Irish Hungers

I just read again Swift's "A Modest Proposal" in order to teach a class for a colleague. The savagery of the satire strikes me as hard as before. The outrage over the suffering of the Irish poor in 1729. The bitterness against England's exploitation. Particularly moving are the passages detailing groups such as begging mothers, and, more unexpectedly, young laborers. After dismissing the problem of the "aged, diseased and maimed," who take care of themselves by dying and rotting away, the speaker argues that the same is happening to the laborers.

And as to the younger laborers, they are now in almost as hopeful a condition. They cannot get work, and consequently pine away for want of nourishment to a degree that if at any time they are accidentally hired to common labor, they have not strength of perform it; and thus the country and themselves are happily delivered from the evils to come.

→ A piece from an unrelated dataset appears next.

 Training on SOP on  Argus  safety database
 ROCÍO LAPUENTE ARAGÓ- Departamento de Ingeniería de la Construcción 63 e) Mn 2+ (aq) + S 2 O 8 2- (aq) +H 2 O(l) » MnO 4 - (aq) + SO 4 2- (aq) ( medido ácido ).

Thinking about this monument of English prose, I am reminded of another, a more physical one, I saw and walked on last Sunday. The Irish Hunger Memorial, standing at Battery Park City, commemorates the famine of 1845-52. Designed by Brian Tolle, a New York based sculptor, a half-acre landscaped plot is cantilevered over a base of glass and fossilized Irish limestone.

You enter the memorial through a Famine-era Irish cottage donated by the artist's extended family, the Slacks of Attymass, County Mayo, Ireland. From the open-roof cottage, the path meanders through a rugged landscape planted with gorse, ling heather, soft rush, yellow flag iris, cross-leaved heath, foxglove, bearberry, blackthorn and Burnet rose. Stones from every Irish county, and bearing the name of that county, are scattered along the path. The path ends at the highest point of the memorial, a post which affords a view of Ellis Island and the Statue of Liberty, what the Irish fleeing the famine would have seen when they sailed into the country. It was a moving experience, wandering through the memorial.